In general, HBV vaccine-derived immunity was found to be more prevalent among younger participants, who were born closer to the introduction of HBV childhood vaccine recommendations in the United States. Current drug use was the risk factor most correlated with vaccine-derived immunity (Table 5). More details on the analysis can be found in Supplementary Tables S1–S3.
A total of 439 (88.2%) returned to receive their test results in person from study staff, and, by the conclusion of the study, 10 participants had received the first dose of the HBV vaccine from health department staff, representing 7.9% of those susceptible and 2% of the total study population.

4. Discussion

The rates of current HBV infection in this study were nearly three times greater than those in the general US population. A recent meta-analysis by Wong et al. estimating the prevalence of hepatitis delta infection among adults in the United States in 2022 found an approximate HDV prevalence rate of 3.8% among those living with chronic hepatitis B, a group mainly composed of immigrants [20]. Thus, the observed HDV prevalence rate of 10% found in this study is substantially higher than in the general United States population.
The risk factors found to be associated with positive HBV status in this study included a history of incarceration, which was associated with the presence of HBsAg, and experiences with homelessness and transactional sexual encounters, which were associated with the presence of HBcAb. Previous literature examining risk factors associated with HBV and HDV status has demonstrated HDV antibody prevalence among PWUD to be positively associated with a longer duration of drug use and resolved hepatitis C (HCV) infection. In one study, PWUD participants who were living with HBcAb were approximately eight times more likely to have an HDV infection if they had a resolved HCV infection than if they were living with chronic HCV. For those testing positive for HBsAg, this difference was twofold [9]. Given the relationship found between positive HBV status and a history of incarceration, findings from this study underscore the importance of viral hepatitis care and prevention within the penal system. The importance of providing vaccines in correctional settings is also evident, given the high proportion of study participants who had previously been incarcerated, and it is critical to incorporate robust vaccination efforts into overall hepatitis B elimination planning.

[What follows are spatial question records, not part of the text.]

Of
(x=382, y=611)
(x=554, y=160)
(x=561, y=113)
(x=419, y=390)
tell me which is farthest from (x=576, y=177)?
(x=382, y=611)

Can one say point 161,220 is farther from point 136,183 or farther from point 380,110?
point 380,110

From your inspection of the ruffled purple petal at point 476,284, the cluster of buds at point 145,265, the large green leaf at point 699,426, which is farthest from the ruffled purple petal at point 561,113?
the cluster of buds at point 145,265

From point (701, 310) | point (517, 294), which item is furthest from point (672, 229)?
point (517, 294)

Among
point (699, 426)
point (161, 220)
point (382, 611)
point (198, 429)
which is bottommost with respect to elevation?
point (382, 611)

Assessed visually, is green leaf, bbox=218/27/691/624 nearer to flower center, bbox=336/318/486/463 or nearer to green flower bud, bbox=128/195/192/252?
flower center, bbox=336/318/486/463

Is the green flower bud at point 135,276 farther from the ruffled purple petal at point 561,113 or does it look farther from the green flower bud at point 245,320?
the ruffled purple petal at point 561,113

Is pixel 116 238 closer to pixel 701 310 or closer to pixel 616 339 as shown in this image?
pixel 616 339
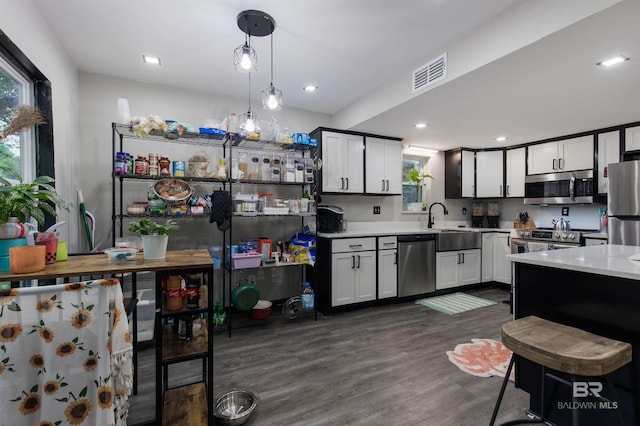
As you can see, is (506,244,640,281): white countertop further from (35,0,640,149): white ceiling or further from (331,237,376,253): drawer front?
(331,237,376,253): drawer front

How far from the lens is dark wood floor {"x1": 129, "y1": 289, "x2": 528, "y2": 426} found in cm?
174

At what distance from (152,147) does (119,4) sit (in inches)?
56.2

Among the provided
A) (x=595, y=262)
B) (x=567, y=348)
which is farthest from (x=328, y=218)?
(x=567, y=348)

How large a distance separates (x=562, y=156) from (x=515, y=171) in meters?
0.64

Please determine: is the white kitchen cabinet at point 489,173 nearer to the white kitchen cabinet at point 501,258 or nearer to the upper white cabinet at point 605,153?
the white kitchen cabinet at point 501,258

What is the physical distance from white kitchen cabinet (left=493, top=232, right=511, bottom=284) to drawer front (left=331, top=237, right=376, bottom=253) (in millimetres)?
2242

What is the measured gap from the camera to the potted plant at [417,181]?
4527mm

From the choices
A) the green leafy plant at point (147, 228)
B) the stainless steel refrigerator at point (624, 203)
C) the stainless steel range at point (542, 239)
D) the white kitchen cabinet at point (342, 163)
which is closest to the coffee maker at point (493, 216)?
the stainless steel range at point (542, 239)

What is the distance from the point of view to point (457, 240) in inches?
164

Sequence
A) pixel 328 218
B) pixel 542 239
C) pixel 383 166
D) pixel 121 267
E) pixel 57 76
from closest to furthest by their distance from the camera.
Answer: pixel 121 267
pixel 57 76
pixel 328 218
pixel 542 239
pixel 383 166

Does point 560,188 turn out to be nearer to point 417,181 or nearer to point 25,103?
point 417,181

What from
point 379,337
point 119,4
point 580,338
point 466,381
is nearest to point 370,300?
point 379,337

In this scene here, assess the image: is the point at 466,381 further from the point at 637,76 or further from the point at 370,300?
the point at 637,76

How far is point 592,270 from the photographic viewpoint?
1384mm
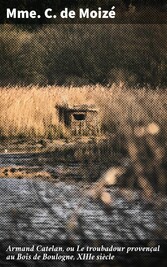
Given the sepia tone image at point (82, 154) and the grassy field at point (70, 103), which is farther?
the grassy field at point (70, 103)

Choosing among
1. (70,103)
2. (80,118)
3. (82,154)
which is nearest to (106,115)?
(80,118)

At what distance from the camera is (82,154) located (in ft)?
23.9

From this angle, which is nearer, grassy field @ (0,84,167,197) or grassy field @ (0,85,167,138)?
grassy field @ (0,84,167,197)

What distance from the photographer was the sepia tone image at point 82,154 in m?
4.09

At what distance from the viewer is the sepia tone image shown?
A: 13.4ft

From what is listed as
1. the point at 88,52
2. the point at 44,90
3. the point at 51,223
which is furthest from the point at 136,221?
the point at 88,52

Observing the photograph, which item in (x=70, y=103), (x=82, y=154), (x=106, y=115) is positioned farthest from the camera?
(x=70, y=103)

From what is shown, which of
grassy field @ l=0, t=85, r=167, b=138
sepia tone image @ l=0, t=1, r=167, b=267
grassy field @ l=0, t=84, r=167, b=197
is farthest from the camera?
grassy field @ l=0, t=85, r=167, b=138

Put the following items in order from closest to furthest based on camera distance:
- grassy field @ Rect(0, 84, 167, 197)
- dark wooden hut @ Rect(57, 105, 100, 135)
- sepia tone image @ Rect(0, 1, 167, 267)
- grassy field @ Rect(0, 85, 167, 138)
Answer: sepia tone image @ Rect(0, 1, 167, 267) → grassy field @ Rect(0, 84, 167, 197) → grassy field @ Rect(0, 85, 167, 138) → dark wooden hut @ Rect(57, 105, 100, 135)

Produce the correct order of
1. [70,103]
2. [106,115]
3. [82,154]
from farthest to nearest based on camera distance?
1. [70,103]
2. [106,115]
3. [82,154]

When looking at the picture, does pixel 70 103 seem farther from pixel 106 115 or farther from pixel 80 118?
pixel 106 115

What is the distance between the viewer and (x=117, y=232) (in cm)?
407

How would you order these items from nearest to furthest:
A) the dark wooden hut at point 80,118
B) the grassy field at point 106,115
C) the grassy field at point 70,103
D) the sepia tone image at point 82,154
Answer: the sepia tone image at point 82,154 < the grassy field at point 106,115 < the grassy field at point 70,103 < the dark wooden hut at point 80,118

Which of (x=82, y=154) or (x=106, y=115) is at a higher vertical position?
(x=106, y=115)
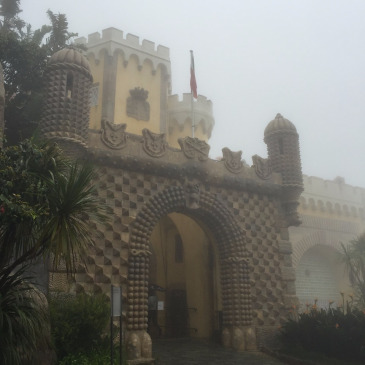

Because hepatitis B and delta testing require a venous blood draw, the need for a skilled phlebotomist to perform these was essential to the success of this study. Other research has also found the need for venipuncture to be a barrier to performing hepatitis B screening among PWUD, as many members of this community often avoid blood tests due to pain and difficulty [21,22,23]. This demonstrates the value of a hepatitis B and delta point-of-care test, particularly in high-risk settings. Such a test has not yet been approved for use in the United States. Use of a point-of-care test would not only eliminate the discomfort and hardship associated with obtaining blood samples via venous draw but would also allow for much more rapid delivery of results and immediate connection to vaccination or appropriate care, thus significantly reducing the risk of loss to follow-up. Additionally, point-of-care testing would help to mitigate other challenges that presently impede screening in this population, including the need for a physician order and an established relationship with a commercial laboratory. The lack of a point-of-care test only exacerbates the serious problem of missed opportunities to identify individuals living with and susceptible to hepatitis B and delta, thus making effective management of these viruses at the individual and population levels that much more challenging.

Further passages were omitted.